Renault’s Big Little Revolution: Europe’s New E-Car Era Could Start at 15% Off

Renault’s Big Little Revolution: Europe’s New E-Car Era Could Start at 15% Off

Europe’s next automotive revolution might not roar into life — it could hum quietly out of a French factory, wearing a diamond badge and a lower price tag.

Renault, the company that’s spent over a century proving that “sensible” and “stylish” don’t have to be enemies, says it’s ready to slash the prices of its smallest EVs — the 4, 5, and upcoming Twingo — by up to 15%. Not with wild new models or gimmicky concepts, but with something far rarer in the modern car world: common sense.

And it all hinges on a bold new idea from Brussels — the European Union’s proposed E-Car category. Think of it as Europe’s answer to Japan’s kei cars: small, affordable electric vehicles built in Europe, for Europe. The aim? To boost EV sales, protect jobs, and fend off the relentless advance of Chinese-built bargain EVs currently flooding the market.

But where others see regulatory complexity, Renault sees opportunity.

Provost’s Pause: A Plea for Breathing Room

Renault Group’s chief strategist, François Provost, has a simple request for Europe’s lawmakers: give engineers a break.

“I don’t ask to remove regulation,” he says, leaning into the mic with the calm intensity of a man who’s read one too many EU documents. “No, I just ask to have ten or fifteen years without new regulation.”

The reason? By 2030, Europe plans to roll out a staggering 107 new automotive regulations — most of them safety or ADAS-related. That’s everything from lane-keeping systems to driver monitoring cameras. The cost of compliance, Provost says, isn’t just measured in euros, but in time, engineering hours, and ultimately, customer price tags.

“Every year,” he explains, “my engineers must redo the job they did last year, just to stay compliant.”

In other words: too many cooks, too many rules, not enough affordable cars.

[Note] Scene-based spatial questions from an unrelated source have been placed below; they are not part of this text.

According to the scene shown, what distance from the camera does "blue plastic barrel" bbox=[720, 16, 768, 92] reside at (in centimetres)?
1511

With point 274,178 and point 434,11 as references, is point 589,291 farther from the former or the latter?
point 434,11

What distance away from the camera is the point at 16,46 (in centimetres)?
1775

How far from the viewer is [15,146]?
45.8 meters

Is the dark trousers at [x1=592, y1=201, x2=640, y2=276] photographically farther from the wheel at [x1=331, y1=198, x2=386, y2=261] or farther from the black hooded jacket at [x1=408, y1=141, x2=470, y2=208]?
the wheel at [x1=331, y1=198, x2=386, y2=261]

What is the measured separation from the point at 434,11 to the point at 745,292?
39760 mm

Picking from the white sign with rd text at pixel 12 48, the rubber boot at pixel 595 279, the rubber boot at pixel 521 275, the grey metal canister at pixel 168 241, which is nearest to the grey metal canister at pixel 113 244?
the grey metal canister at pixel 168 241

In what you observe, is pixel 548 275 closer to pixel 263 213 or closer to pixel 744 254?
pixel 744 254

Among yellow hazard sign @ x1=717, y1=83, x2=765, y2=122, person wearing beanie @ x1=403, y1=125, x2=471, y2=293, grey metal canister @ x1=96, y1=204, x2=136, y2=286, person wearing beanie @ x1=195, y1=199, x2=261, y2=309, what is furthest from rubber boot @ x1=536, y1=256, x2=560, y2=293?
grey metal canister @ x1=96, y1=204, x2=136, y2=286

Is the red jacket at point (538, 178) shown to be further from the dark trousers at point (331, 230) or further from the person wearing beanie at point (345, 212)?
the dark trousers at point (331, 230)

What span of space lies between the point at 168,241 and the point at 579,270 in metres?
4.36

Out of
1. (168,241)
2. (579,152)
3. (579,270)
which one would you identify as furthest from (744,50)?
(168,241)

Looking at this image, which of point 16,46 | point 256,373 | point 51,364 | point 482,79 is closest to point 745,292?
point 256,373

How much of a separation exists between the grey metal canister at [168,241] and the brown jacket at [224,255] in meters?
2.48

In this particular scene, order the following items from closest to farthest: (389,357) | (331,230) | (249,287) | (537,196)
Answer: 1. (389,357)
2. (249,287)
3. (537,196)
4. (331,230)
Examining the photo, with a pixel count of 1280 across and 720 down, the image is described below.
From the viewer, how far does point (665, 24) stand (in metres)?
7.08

Europe’s New Small Car Code

If the EU’s E-Car framework lands as expected next month, it’ll set strict parameters:

  • Length under 4.1 metres
  • Lifetime CO₂ output below 15 tonnes
  • Locally built — batteries and all

Sounds tailor-made for Renault’s current A- and B-segment electric cars. So rather than designing a new model, Provost says the brand’s mission is to make the existing ones cheaper.

How? By trimming production costs through Ampere, Renault’s EV efficiency arm. The new Twingo has already achieved a 25% cost reduction, and the company’s target is 40%. That last 10–15%, says Provost, will go straight to the customer.

That could make the next-gen Twingo or Renault 5 one of the most attainable electric cars in Europe — and possibly the first EVs to feel like proper spiritual successors to the people’s cars of old.

Meanwhile at Dacia…

Of course, Renault’s scrappy sibling Dacia has its own tricks. The brand’s Hipster city car concept — a tongue-in-cheek name for what might be the most democratic EV yet — points toward a potential sub-£15,000 electric model.

Provost plays coy on whether it’ll ever reach production, but it’s not hard to imagine Dacia turning that idea into something real if the new rules make it viable. After all, this is the company that built an empire on no-nonsense affordability.

The Bigger Picture: Saving Europe’s Soul

Provost’s final argument hits home like a punchy editorial from this very magazine. Europe, he says, is in danger of pricing itself out of mobility.

Car prices rise. Regulations multiply. People stop buying. The average car on Europe’s roads now clocks in at 12.5 years old, and that means no progress — not in emissions, not in safety, not in jobs.

“So you change your playbook,” he says. “Start from what price do people need to pay to buy cars again?

It’s a surprisingly revolutionary idea — that saving Europe’s car industry might start not with another €100,000 luxury EV, but with an honest, compact Renault that ordinary people can afford.

Renault isn’t trying to outsmart Tesla or out-flash the Chinese EV upstarts. It’s trying to remind Europe what a small car can be — and why we fell in love with them in the first place.

If the EU gets this right, the next automotive renaissance won’t come from Silicon Valley or Shanghai. It’ll come from a quiet hum down a French back road, under the glow of a Twingo’s LED smile.